Task details.
Leave out all pictures. Extract exactly the lines from the one containing "Surveying the scene" through the end of the data.

Records contained in a dataset.
Begin

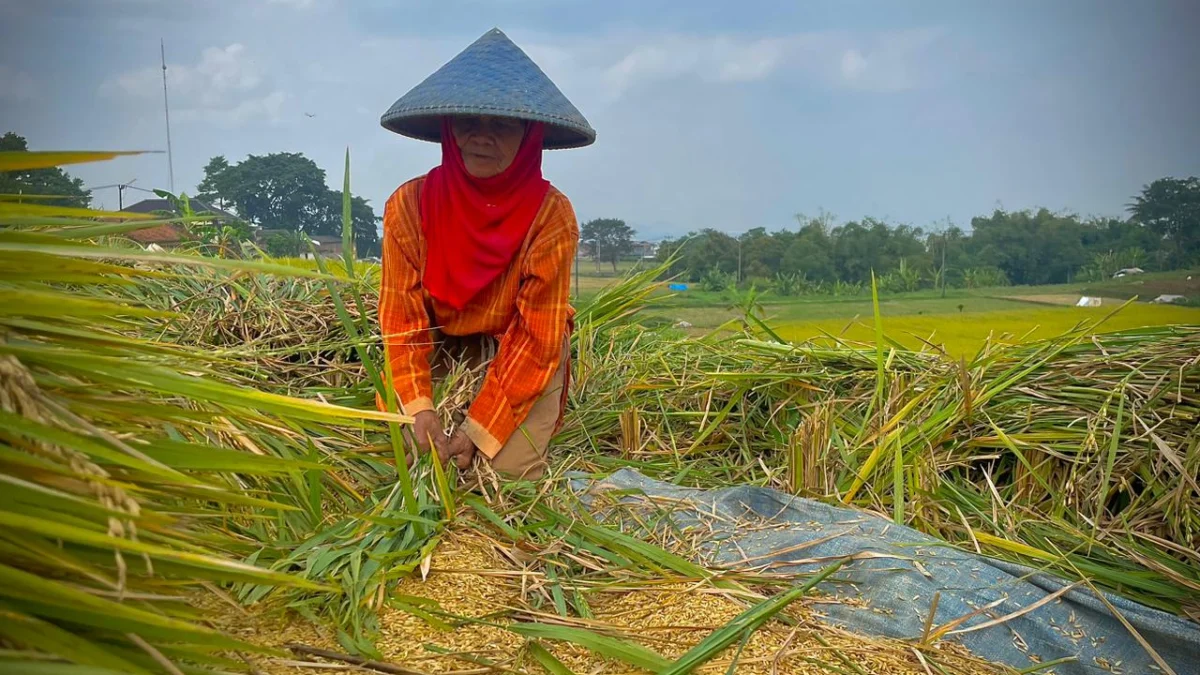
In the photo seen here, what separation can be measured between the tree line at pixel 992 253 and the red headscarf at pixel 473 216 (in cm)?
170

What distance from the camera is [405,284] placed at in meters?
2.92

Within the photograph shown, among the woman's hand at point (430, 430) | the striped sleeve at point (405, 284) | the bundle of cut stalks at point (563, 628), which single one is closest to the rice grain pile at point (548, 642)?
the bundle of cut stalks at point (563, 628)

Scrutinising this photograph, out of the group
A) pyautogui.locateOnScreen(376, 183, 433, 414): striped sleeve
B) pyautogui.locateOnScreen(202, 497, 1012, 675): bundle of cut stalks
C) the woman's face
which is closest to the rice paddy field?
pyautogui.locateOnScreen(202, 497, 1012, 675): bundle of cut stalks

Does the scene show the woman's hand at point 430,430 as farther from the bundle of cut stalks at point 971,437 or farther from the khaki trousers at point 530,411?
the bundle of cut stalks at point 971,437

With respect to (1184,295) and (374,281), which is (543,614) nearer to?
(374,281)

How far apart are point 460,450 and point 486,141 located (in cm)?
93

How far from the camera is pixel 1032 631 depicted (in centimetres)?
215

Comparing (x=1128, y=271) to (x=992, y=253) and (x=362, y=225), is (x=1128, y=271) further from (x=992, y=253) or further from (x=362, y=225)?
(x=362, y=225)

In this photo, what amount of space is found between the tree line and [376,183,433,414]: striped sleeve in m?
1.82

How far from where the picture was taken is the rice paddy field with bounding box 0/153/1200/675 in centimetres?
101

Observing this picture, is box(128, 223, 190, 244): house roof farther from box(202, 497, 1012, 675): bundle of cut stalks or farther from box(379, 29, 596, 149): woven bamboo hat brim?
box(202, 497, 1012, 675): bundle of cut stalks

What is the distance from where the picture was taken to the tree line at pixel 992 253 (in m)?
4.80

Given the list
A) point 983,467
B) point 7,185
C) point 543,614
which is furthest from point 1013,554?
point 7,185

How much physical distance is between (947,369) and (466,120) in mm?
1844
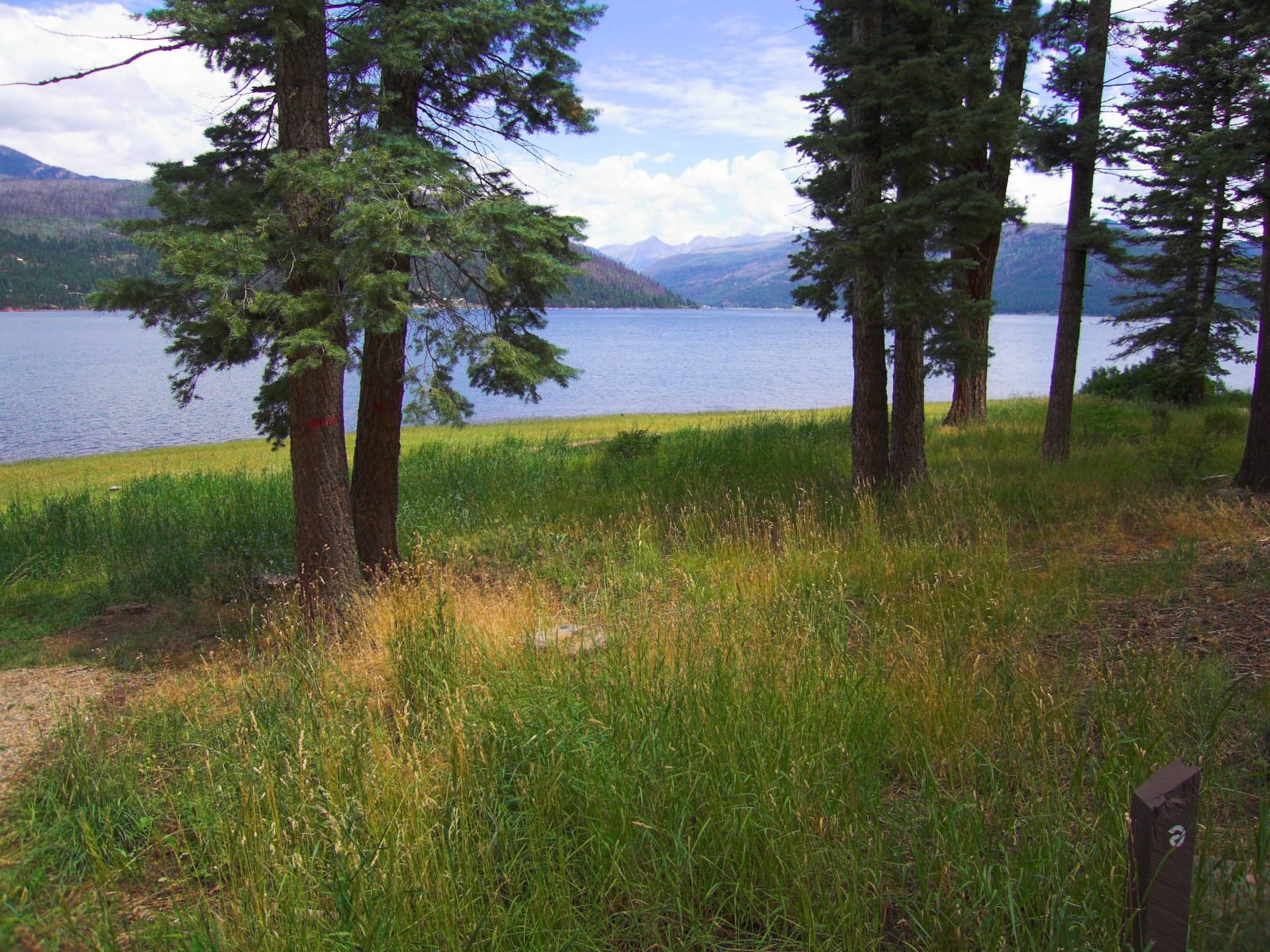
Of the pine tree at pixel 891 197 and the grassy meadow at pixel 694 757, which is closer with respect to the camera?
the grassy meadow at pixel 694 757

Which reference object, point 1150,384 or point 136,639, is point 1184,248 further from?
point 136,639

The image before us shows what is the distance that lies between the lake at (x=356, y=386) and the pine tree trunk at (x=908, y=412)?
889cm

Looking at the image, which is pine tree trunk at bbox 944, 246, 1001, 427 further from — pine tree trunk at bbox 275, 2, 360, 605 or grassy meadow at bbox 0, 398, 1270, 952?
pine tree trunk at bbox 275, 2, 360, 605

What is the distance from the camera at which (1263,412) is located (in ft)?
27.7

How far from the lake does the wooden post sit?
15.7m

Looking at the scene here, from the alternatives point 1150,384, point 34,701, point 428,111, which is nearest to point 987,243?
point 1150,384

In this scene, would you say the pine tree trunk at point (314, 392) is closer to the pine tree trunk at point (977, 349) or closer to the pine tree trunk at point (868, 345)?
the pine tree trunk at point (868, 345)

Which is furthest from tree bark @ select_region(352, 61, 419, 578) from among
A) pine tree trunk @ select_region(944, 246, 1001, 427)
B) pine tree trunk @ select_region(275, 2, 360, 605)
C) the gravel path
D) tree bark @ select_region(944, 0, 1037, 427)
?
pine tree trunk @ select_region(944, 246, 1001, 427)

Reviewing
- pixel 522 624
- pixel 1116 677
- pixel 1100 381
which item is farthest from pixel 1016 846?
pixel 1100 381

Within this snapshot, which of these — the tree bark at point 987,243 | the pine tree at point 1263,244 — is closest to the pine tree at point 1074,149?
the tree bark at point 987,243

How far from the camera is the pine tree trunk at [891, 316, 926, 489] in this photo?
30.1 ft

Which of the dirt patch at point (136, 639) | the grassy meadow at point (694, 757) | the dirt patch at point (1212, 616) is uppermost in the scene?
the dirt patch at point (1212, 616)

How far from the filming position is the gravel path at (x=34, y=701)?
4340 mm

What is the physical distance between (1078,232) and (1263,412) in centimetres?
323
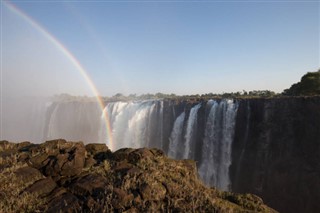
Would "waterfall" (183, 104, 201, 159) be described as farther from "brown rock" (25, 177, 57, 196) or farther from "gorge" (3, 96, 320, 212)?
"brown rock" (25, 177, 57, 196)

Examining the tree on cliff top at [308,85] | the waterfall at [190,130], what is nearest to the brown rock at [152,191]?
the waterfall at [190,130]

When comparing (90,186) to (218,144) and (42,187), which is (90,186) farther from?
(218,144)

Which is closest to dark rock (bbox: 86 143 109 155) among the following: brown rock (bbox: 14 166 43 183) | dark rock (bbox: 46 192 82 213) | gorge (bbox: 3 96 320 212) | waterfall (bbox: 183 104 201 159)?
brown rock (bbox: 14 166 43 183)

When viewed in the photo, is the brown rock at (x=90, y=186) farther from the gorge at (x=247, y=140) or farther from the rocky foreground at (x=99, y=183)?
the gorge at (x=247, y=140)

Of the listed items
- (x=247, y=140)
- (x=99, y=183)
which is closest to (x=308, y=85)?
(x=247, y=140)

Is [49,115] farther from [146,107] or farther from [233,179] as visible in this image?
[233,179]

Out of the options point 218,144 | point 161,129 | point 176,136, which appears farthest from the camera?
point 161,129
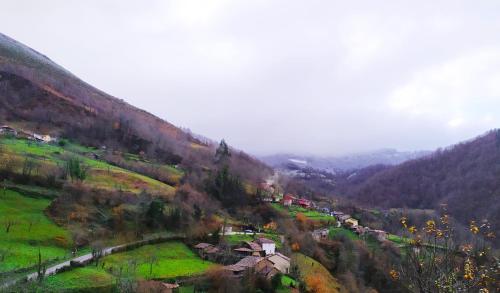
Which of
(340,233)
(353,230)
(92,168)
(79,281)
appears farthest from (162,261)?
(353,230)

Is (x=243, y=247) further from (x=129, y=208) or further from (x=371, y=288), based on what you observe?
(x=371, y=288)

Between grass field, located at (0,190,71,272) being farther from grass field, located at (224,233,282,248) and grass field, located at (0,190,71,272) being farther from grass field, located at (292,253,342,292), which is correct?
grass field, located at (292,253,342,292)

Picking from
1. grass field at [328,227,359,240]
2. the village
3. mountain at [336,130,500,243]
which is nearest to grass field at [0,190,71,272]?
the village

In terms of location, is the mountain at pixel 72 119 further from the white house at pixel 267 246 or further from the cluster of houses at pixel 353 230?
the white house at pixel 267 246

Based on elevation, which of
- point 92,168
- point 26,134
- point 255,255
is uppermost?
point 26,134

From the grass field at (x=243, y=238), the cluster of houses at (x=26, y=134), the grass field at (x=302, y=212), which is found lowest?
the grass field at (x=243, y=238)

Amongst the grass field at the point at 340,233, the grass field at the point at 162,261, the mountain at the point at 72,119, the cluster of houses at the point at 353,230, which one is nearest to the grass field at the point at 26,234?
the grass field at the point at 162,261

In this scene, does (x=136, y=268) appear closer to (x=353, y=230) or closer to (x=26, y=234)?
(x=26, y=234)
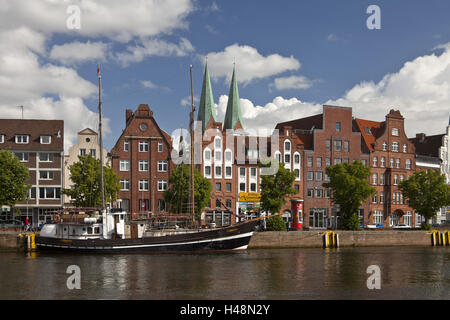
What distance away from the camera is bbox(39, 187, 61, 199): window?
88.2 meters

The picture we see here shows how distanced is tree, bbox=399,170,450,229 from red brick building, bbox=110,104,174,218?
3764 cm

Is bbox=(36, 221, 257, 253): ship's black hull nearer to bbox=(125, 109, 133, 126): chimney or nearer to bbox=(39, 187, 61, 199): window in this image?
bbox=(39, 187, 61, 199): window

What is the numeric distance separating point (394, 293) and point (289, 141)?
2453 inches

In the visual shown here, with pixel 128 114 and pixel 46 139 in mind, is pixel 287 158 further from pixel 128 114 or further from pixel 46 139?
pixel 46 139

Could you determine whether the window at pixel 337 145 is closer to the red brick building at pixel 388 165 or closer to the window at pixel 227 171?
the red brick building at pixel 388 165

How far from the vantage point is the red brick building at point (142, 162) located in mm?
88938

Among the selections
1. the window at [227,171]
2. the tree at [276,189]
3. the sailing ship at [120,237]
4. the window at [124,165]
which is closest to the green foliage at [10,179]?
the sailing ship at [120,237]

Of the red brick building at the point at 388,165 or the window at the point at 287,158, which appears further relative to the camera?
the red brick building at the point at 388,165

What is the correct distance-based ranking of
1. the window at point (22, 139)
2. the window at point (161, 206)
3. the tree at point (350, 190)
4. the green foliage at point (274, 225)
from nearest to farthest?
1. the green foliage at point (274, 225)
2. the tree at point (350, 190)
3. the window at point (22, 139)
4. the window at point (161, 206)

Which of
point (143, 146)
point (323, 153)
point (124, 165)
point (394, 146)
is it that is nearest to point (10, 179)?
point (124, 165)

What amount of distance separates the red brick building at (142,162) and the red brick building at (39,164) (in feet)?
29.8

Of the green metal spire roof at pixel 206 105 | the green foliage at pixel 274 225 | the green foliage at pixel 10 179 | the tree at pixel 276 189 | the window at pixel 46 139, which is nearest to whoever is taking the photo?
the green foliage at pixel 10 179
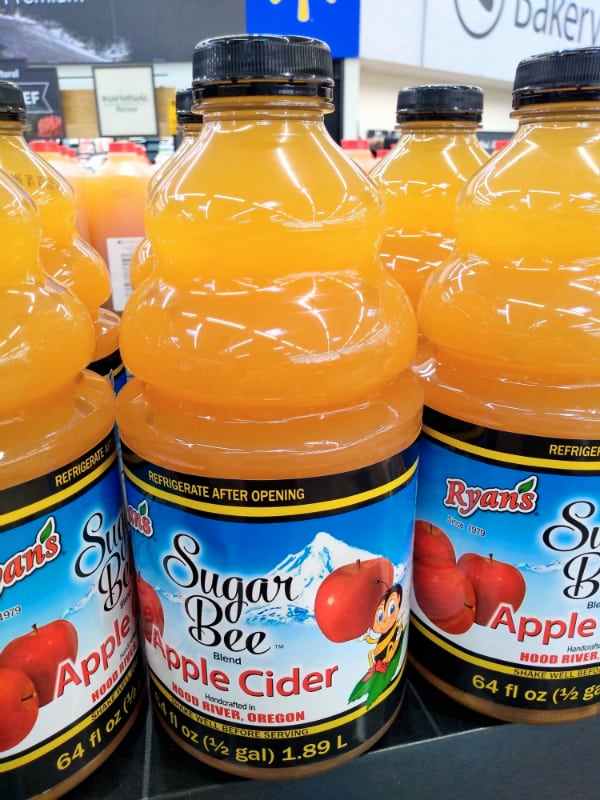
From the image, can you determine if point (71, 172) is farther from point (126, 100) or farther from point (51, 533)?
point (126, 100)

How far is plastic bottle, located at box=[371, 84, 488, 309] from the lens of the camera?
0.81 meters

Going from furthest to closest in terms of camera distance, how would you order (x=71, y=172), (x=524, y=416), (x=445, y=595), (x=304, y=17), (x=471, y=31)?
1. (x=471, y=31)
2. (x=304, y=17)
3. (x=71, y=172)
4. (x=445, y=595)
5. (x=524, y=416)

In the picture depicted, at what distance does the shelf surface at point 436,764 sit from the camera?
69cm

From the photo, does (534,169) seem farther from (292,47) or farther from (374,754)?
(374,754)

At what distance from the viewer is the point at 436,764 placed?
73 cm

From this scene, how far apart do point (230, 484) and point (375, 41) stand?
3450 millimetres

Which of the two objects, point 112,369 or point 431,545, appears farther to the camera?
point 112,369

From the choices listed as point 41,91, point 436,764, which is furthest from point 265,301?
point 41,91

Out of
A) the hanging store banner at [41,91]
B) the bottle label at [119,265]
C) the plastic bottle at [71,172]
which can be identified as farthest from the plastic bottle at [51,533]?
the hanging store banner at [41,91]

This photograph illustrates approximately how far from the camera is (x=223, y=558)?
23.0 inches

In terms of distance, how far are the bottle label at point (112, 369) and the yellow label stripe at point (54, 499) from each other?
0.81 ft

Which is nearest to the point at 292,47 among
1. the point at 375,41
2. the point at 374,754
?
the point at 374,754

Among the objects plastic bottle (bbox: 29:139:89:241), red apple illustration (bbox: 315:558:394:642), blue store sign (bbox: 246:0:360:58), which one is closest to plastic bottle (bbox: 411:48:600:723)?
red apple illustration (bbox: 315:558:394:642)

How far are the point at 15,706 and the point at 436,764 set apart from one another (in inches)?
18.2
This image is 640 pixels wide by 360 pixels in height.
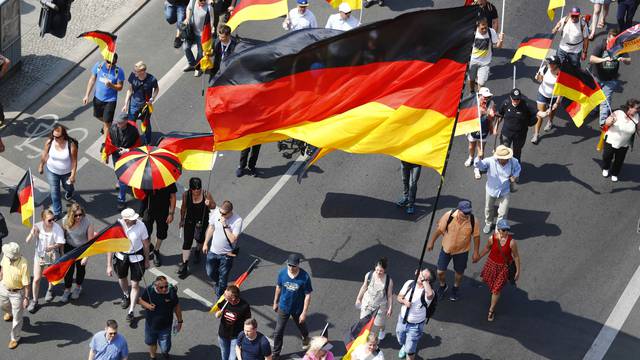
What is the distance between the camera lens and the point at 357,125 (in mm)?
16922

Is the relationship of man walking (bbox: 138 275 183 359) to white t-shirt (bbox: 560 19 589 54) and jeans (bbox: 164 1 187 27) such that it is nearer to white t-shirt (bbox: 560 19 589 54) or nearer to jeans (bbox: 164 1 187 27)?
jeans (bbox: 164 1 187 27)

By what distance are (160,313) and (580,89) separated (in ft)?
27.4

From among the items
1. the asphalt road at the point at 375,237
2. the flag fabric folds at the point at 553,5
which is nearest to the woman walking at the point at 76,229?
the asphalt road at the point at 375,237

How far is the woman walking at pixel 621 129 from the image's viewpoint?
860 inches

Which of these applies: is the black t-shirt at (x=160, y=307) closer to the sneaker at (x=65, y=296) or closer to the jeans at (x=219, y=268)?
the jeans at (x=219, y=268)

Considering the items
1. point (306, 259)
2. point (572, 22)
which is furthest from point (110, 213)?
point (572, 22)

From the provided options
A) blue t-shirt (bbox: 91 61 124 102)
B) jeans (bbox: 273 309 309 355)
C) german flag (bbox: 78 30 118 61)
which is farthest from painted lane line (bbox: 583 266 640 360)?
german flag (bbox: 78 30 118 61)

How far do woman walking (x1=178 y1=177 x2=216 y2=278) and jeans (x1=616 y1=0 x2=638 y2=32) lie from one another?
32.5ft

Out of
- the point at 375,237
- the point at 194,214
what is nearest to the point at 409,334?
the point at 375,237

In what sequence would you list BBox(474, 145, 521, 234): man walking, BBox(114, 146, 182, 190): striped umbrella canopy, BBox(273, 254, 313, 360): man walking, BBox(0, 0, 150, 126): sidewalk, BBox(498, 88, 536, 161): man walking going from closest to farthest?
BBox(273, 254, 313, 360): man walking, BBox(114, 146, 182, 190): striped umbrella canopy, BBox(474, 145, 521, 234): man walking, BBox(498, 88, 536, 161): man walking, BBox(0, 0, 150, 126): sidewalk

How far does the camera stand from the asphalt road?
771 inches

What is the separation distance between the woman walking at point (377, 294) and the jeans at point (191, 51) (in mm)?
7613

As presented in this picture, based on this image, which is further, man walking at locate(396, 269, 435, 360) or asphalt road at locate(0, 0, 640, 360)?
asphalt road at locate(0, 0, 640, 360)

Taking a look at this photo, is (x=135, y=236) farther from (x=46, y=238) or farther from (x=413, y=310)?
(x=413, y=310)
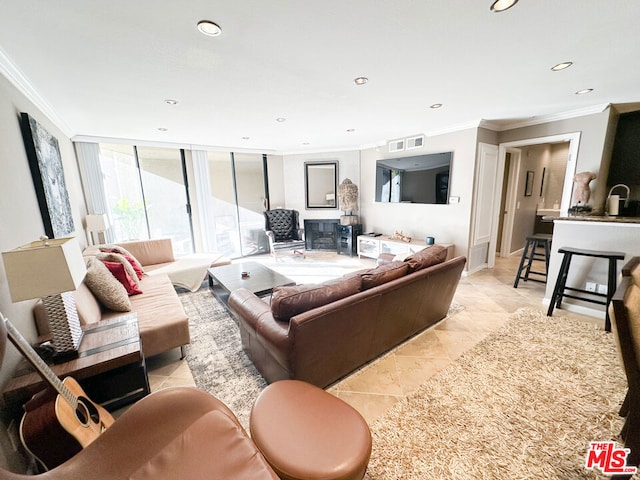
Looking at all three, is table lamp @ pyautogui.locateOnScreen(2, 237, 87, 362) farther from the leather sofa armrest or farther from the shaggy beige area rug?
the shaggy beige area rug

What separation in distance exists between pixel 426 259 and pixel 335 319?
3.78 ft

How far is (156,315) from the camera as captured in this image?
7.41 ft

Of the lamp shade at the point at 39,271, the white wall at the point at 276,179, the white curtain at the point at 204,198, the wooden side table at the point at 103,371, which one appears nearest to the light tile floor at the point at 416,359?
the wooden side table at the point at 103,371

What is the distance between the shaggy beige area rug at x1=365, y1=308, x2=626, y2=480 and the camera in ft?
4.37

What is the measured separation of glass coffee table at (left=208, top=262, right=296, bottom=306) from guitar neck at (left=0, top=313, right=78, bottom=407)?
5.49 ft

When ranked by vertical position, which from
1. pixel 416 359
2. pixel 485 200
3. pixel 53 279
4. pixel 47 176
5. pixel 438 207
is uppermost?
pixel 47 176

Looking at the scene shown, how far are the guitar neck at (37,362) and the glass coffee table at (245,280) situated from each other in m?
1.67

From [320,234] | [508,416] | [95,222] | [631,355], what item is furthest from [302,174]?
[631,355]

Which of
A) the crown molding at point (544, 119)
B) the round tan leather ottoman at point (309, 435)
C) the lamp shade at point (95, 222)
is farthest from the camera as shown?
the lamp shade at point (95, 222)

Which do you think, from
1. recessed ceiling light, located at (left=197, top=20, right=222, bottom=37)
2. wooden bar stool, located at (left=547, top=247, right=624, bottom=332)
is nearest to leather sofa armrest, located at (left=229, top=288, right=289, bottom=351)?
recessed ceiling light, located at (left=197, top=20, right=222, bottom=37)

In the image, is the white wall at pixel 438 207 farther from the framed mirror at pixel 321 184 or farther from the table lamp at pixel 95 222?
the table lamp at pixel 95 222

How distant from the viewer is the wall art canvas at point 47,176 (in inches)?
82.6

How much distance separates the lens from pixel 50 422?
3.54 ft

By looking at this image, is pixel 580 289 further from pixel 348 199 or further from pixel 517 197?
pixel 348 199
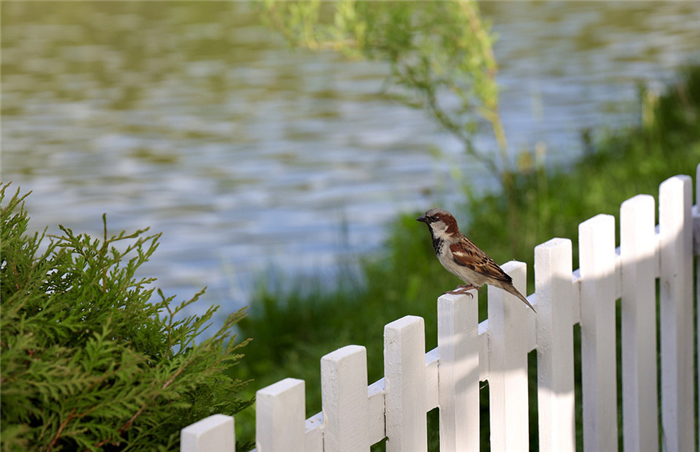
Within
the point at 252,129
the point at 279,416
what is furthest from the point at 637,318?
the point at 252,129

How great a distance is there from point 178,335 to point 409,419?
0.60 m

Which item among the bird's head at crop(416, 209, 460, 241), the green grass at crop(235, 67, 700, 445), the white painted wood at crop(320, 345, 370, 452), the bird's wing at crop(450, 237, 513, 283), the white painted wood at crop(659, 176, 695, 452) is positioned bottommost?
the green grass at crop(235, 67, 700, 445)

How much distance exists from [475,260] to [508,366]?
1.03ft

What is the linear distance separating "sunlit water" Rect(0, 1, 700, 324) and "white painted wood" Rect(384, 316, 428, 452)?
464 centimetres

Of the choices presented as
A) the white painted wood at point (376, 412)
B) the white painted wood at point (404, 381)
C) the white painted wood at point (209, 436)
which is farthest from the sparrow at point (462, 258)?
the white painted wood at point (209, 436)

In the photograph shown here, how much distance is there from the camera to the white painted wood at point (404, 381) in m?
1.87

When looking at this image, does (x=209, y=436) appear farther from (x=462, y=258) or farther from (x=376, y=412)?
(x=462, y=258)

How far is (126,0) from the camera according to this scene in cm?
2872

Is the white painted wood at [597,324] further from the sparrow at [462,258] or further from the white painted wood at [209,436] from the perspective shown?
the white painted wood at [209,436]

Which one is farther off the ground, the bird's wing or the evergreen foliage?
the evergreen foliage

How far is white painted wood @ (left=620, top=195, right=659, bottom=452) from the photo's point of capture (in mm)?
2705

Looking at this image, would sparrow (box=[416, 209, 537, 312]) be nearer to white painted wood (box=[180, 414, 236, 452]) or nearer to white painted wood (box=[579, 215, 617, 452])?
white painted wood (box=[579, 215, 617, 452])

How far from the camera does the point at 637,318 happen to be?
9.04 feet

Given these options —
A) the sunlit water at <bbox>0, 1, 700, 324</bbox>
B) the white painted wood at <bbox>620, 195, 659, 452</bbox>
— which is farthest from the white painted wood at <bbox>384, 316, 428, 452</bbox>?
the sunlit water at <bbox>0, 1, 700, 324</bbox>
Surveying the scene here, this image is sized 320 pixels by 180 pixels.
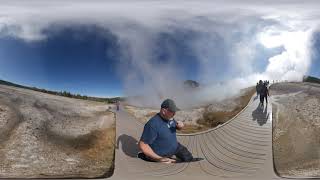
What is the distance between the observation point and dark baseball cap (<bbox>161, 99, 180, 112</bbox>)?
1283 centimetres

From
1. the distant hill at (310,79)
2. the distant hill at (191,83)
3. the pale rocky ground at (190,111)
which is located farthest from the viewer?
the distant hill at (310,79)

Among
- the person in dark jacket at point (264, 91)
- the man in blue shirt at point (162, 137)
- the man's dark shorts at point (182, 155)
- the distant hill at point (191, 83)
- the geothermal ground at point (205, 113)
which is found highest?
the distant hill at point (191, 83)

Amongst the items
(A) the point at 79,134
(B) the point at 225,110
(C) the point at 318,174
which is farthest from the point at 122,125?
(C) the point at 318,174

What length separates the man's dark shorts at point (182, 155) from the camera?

End

Task output.
Surveying the scene here, this image is sized 320 pixels by 180 pixels.
What is the distance between the observation point and dark baseball cap (<bbox>161, 99, 180, 112</bbox>)?
1283 centimetres

From
1. the distant hill at (310,79)
2. the distant hill at (191,83)
3. the pale rocky ground at (190,111)
which is located farthest from the viewer?
the distant hill at (310,79)

Among
- the person in dark jacket at point (264, 91)
- the man in blue shirt at point (162, 137)
- the man's dark shorts at point (182, 155)
- the distant hill at point (191, 83)
- the geothermal ground at point (205, 113)
which is found highest?
the distant hill at point (191, 83)

Amongst the items
(A) the point at 79,134
(B) the point at 225,110
(C) the point at 318,174
which is farthest from the point at 122,125?
(C) the point at 318,174

What length separates the man's dark shorts at point (182, 155) from the camera?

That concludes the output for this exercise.